* [Source text]:
◇ ◇ ◇ ◇

For the country with the most livestock in Africa, Ethiopia boasts curiously vegan-friendly cuisine. But it’s long been customary for Orthodox Tewahedo Christians to omit meat from their diet on Wednesdays and Fridays – something that the West cottoned onto in recent decades, with campaigns such as Paul, Mary and Stella McCartney’s Meat Free Monday. London has just been voted the world’s most vegan-friendly city by online vegan restaurant guide HappyCow, with 152 meat- and dairy-free eateries, including a family-run Ethiopian canteen. Here’s five of the best.
The Ethiopian bargain: Andu Cafe
Any Londoner will point you in the direction of Dalston for plant-based grub. The east London district’s main thoroughfare, Kingsland Road, is packed with veg-centric diners from a deep-fried jackfruit joint to the new outpost of Soho spot Mildreds. But there’s one unassuming, cash-only canteen that set up shop here long before vegan eating became a hipster trend.
“I came to London from Addis Ababa in 1970, and the city was missing Ethiopian food,” says Andu Cafe’s owner, Andu Alam. “We opened the UK’s first vegan Ethiopian restaurant. At first it wasn’t that busy, but since vegan food has taken off it’s gained popularity. Now people come from all over the UK and beyond.”

◇ ◇ ◇ ◇

* [Problem description]:
Rewrite everything in the London vegan dining text from "The Ethiopian bargain: Andu" down to "a hipster trend.", swapping "Dalston" for "Shoreditch".

* [Entries supplied]:
◇ ◇ ◇ ◇

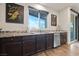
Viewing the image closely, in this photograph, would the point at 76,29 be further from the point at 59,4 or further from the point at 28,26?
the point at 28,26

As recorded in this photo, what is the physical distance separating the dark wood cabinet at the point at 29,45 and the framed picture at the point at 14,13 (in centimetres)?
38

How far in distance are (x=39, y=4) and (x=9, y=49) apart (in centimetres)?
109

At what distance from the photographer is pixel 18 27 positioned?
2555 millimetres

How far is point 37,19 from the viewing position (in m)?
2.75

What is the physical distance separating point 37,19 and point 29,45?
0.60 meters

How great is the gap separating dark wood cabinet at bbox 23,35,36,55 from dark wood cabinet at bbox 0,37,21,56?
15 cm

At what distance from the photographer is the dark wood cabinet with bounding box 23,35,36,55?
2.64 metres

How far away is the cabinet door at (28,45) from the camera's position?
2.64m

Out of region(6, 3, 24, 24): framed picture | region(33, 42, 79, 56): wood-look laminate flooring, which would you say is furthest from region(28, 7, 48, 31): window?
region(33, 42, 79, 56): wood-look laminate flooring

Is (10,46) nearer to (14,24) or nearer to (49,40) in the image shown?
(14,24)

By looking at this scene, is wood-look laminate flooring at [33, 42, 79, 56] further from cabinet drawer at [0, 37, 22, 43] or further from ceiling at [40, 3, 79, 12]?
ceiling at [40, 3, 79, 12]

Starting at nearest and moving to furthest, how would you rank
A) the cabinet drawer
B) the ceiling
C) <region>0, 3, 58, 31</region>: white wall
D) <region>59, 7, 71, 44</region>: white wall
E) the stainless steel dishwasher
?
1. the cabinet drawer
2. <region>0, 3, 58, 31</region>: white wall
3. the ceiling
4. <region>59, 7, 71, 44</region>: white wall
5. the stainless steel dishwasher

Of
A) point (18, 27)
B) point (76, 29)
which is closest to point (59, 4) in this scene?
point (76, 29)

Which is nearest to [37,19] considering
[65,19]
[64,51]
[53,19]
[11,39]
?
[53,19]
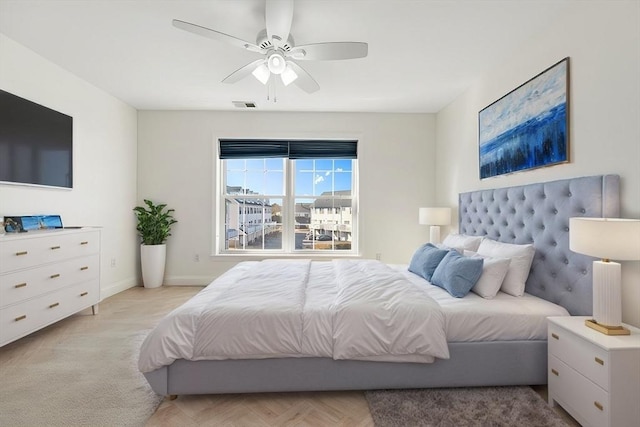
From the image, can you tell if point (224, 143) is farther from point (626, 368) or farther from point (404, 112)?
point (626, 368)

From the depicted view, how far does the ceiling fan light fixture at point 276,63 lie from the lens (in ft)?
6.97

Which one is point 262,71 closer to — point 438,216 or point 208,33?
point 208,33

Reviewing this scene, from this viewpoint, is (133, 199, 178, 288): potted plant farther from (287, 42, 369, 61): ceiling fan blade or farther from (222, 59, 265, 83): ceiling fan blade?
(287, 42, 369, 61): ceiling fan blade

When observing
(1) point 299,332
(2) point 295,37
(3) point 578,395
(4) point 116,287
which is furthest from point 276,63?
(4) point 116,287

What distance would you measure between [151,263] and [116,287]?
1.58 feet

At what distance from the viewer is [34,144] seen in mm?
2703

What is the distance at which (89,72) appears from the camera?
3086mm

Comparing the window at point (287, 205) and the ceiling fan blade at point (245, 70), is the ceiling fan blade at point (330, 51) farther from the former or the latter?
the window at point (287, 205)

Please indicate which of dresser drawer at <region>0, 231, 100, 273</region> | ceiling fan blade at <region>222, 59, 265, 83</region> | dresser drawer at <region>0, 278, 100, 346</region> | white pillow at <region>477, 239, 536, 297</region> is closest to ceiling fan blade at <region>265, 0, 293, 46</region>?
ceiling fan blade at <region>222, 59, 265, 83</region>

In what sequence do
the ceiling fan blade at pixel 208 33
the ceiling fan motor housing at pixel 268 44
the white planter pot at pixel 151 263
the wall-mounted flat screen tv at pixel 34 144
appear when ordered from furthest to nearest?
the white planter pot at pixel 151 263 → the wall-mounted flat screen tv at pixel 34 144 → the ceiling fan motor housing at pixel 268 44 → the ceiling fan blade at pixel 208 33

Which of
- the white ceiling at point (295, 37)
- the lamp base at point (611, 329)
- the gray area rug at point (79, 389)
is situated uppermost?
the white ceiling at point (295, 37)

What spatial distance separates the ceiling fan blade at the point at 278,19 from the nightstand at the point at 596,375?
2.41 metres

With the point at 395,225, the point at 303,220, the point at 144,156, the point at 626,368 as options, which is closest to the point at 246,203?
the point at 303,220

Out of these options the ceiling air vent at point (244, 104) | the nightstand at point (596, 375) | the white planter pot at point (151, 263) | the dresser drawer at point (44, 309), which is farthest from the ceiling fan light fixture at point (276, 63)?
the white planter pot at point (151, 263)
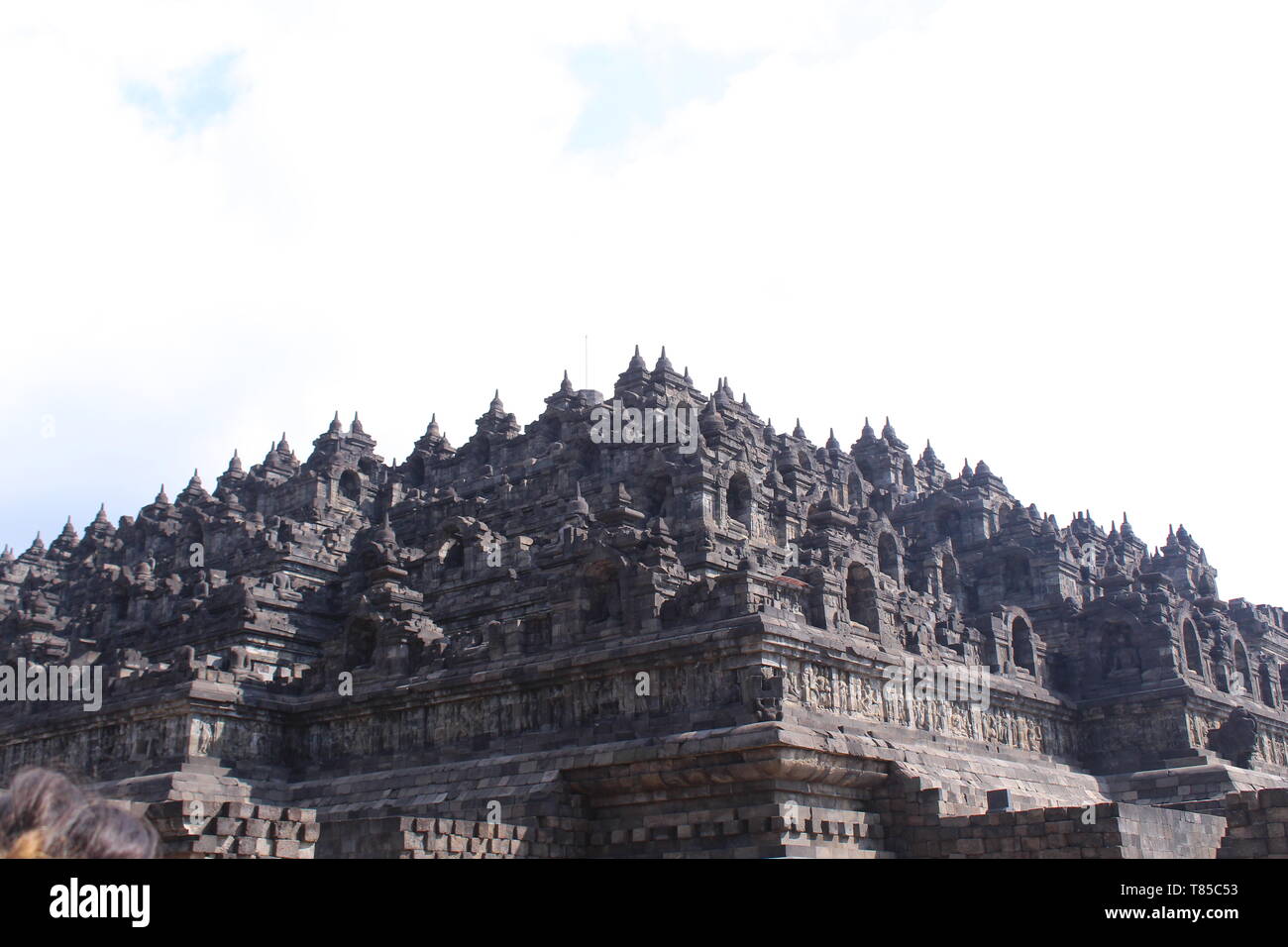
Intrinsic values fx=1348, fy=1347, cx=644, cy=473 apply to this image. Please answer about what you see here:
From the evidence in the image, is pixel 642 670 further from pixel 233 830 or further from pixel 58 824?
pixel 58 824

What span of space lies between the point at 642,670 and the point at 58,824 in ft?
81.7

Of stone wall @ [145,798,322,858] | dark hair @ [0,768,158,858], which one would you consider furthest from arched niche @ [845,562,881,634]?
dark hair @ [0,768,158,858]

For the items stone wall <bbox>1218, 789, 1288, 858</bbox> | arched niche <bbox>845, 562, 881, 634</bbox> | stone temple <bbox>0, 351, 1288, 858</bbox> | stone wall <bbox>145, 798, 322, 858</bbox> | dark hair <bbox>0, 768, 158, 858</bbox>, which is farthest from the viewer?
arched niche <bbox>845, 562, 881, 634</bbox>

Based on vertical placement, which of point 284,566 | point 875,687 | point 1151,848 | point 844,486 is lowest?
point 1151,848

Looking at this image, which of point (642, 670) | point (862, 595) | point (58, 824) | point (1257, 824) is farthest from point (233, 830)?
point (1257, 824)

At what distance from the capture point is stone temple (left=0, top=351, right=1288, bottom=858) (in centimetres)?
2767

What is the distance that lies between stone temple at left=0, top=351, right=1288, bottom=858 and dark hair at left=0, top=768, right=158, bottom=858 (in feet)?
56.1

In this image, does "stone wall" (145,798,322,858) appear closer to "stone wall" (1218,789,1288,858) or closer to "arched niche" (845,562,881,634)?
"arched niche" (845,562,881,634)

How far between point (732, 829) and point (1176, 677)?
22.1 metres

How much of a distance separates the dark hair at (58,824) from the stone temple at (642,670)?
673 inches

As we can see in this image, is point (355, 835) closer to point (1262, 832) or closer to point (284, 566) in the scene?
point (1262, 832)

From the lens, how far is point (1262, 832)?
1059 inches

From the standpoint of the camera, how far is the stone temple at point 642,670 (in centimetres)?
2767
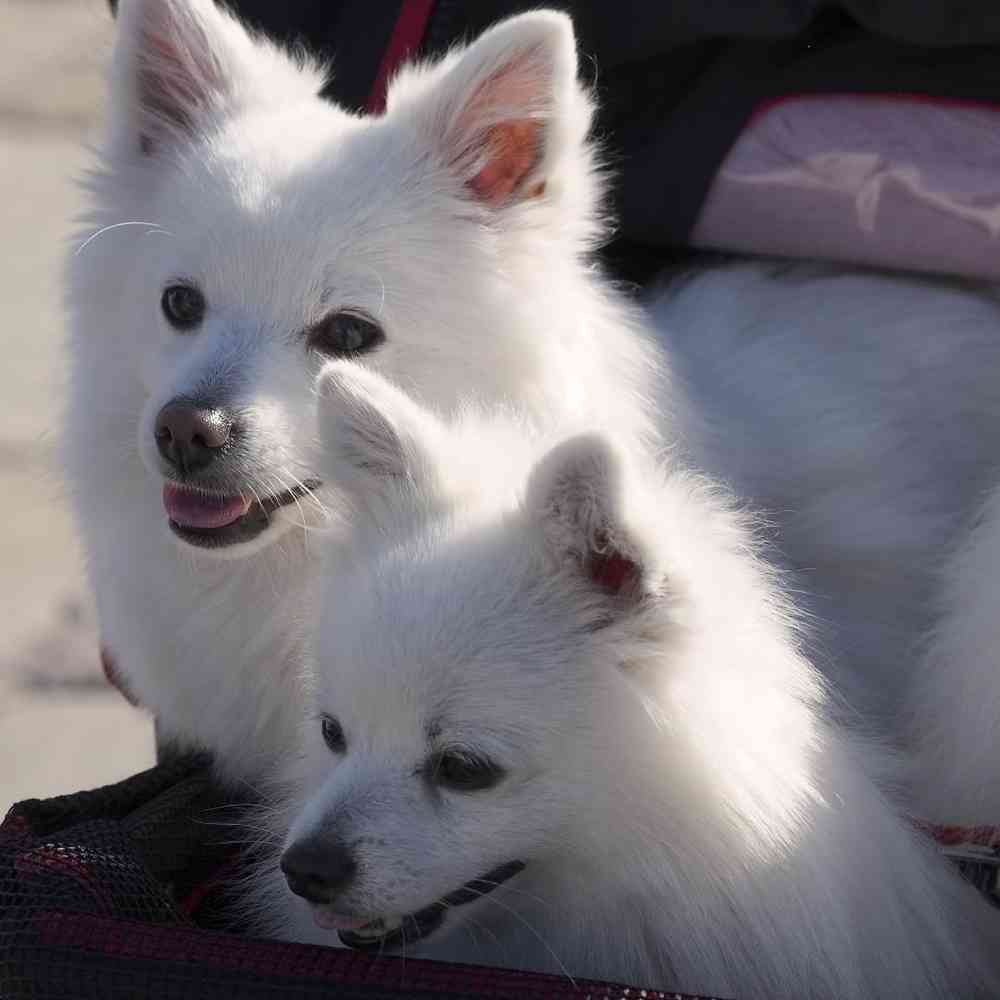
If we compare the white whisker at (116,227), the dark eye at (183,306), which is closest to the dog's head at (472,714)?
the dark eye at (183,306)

◇ ◇ ◇ ◇

* [Response]:
The Ethiopian bargain: Andu Cafe
Any Londoner will point you in the direction of Shoreditch for plant-based grub. The east London district’s main thoroughfare, Kingsland Road, is packed with veg-centric diners from a deep-fried jackfruit joint to the new outpost of Soho spot Mildreds. But there’s one unassuming, cash-only canteen that set up shop here long before vegan eating became a hipster trend.